• Tâches et exercices:
(A) Dans le texte sur le nouvel album de Perio, en quelle année le premier disque, Icy Morning In Paris, est-il paru ?
(B) Reproduisez fidèlement le passage du texte sur l'album de Perio qui commence à « A l’instar de » et se termine à « nouvelles chez Perio. ».

• Texte du document:

.....

RÉJOUISSONS-NOUS : LE PERIO NOUVEAU EST ARRIVÉ ET IL EST FAMEUX. THE SHARP BONES OF MY SLEEP AJOUTE, UN SEPTENNAT APRÈS LE DÉLICIEUX BLACK CONDENSED, UNE NOUVELLE PIERRE PRÉCIEUSE À L'ÉDIFICE – UNE DISCOGRAPHIE EN TOUT POINT ESSENTIELLE QUI COMMENCE SÉRIEUSEMENT À RESSEMBLER À UNE ŒUVRE.
" C’est bien simple – en gros, c’est un nouvel album tous les sept ans. Disons que si je pouvais être musicien à temps complet, intermittent du spectacle, les choses iraient plus vite – bien que je ne pense pas que le fait de faire de la musique tous les jours accélère véritablement le processus de création des chansons. Je vois beaucoup d’artistes qui de nos jours ont tendance à publier un album tous les ans. Je ne sais pas si c’est la pression du streaming et de la nouveauté – parce que maintenant tout va très vite – mais je pense qu’il faut du temps. Eloge de la lenteur – des choses mûrement réfléchies. Cela dit, le prochain album est presque prêt. C’est aussi le fait de retourner jouer aux Etats-Unis – cela a été un déclencheur. La langue, les gens, l’espace, les images - cela m’a inspiré pour écrire quelques chansons en plus. Il y aura d’ailleurs peut-être un ep en 2026 qui pourrait être un support pour une petite tournée ou quelques dates isolées."
A l’instar de The Apartments, Perio appartient au club très fermé des formations qui, non contentes de n’avoir jamais publié de mauvais disques, n’en produisent que d’excellents. Cela fait 31 ans que ça dure et The Sharp Bones Of My Sleep, sixième et splendide étape d’un voyage entamé avec Icy Morning In Paris en 1994, rappelle s’il en était besoin le talent d’Éric Deleporte pour écrire des chansons régulièrement admirables entre pop iconoclaste et folk dadaïste matinées cette fois-ci de cuivres comme sur ce Graffiti Palace qui ouvre l’album d’élégante manière et lui confère tout du long une couleur et une densité relativement nouvelles chez Perio.

.....

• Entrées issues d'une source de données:
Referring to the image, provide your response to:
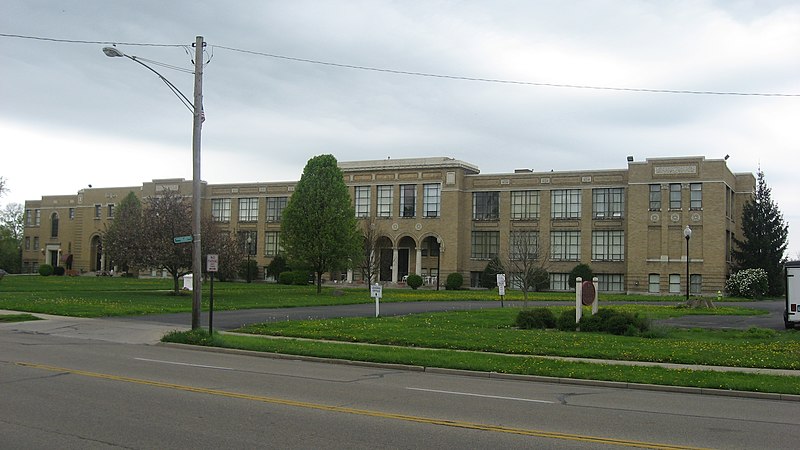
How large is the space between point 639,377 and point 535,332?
8598 millimetres

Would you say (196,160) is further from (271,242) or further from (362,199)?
(271,242)

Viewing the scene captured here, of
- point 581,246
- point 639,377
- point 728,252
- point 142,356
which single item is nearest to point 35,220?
point 581,246

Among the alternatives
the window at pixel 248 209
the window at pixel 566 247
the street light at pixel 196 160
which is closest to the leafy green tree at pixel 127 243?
the street light at pixel 196 160

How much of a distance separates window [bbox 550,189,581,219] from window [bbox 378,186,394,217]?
676 inches

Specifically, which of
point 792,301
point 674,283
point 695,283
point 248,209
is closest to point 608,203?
point 674,283

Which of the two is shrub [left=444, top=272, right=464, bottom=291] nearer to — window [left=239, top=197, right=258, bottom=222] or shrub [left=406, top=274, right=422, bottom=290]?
shrub [left=406, top=274, right=422, bottom=290]

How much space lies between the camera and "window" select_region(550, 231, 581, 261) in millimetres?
70125

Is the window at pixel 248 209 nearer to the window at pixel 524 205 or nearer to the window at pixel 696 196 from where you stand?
the window at pixel 524 205

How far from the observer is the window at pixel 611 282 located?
6762cm

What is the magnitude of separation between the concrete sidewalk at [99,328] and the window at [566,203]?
51247 mm

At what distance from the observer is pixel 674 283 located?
64.2 meters

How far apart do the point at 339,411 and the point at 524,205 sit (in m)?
64.2

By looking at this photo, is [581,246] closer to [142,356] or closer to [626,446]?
[142,356]

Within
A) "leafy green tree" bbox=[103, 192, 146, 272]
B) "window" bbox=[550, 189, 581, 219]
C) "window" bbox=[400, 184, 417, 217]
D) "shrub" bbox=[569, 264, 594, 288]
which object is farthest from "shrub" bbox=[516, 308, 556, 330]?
"window" bbox=[400, 184, 417, 217]
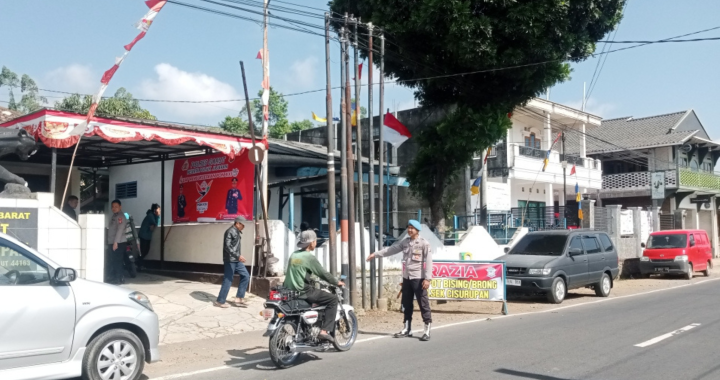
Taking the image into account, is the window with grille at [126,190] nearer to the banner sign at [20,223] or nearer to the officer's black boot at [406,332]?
the banner sign at [20,223]

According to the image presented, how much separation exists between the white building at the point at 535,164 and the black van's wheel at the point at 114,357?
706 inches

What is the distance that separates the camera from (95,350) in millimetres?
6277

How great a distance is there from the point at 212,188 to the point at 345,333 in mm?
6600

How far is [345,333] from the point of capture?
8602 mm

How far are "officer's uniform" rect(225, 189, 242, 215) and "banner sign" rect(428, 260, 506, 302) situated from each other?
440 cm

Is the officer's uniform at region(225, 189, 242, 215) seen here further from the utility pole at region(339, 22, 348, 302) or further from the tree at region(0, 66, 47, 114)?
the tree at region(0, 66, 47, 114)

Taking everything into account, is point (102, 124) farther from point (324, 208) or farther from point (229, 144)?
point (324, 208)

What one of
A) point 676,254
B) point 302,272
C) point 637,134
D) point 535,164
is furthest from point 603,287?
point 637,134

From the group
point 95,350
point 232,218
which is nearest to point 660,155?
point 232,218

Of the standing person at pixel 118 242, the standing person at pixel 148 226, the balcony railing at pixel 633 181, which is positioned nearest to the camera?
the standing person at pixel 118 242

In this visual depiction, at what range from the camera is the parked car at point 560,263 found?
1442cm

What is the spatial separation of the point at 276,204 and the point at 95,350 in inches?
537

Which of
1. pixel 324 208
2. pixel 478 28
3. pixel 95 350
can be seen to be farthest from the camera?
pixel 324 208

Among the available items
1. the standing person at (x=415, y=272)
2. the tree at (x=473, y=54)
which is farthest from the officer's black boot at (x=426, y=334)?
the tree at (x=473, y=54)
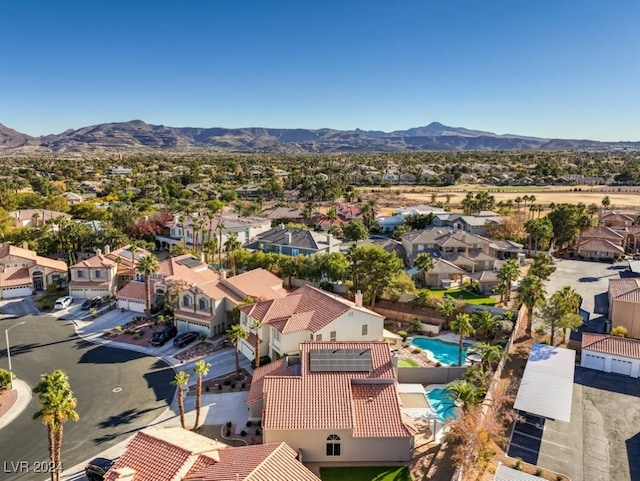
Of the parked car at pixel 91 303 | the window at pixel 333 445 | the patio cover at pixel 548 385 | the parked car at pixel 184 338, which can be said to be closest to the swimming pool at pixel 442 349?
the patio cover at pixel 548 385

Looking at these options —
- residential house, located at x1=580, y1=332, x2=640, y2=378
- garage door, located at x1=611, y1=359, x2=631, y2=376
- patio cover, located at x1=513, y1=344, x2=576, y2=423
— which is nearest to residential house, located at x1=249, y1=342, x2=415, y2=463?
patio cover, located at x1=513, y1=344, x2=576, y2=423

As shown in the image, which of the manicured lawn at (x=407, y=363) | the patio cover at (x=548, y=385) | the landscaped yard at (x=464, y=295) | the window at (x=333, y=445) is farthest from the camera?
the landscaped yard at (x=464, y=295)

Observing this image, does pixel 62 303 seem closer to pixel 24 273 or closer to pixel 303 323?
pixel 24 273

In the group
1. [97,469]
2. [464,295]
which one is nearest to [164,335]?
[97,469]

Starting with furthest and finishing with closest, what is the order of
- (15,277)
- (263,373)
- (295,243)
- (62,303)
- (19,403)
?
(295,243) < (15,277) < (62,303) < (19,403) < (263,373)

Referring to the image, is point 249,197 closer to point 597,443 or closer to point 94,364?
point 94,364

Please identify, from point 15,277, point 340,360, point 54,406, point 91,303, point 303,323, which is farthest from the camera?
point 15,277

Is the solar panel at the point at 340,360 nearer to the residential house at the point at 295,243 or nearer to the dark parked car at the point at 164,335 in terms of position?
the dark parked car at the point at 164,335
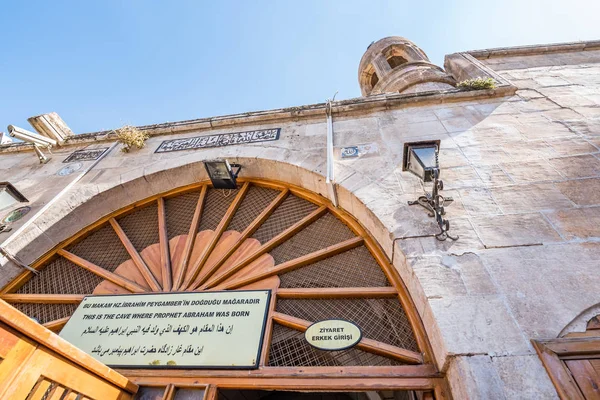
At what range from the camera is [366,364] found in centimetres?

.....

• Liste des réponses:
(A) En 1994.

(B)
A l’instar de The Apartments, Perio appartient au club très fermé des formations qui, non contentes de n’avoir jamais publié de mauvais disques, n’en produisent que d’excellents. Cela fait 31 ans que ça dure et The Sharp Bones Of My Sleep, sixième et splendide étape d’un voyage entamé avec Icy Morning In Paris en 1994, rappelle s’il en était besoin le talent d’Éric Deleporte pour écrire des chansons régulièrement admirables entre pop iconoclaste et folk dadaïste matinées cette fois-ci de cuivres comme sur ce Graffiti Palace qui ouvre l’album d’élégante manière et lui confère tout du long une couleur et une densité relativement nouvelles chez Perio.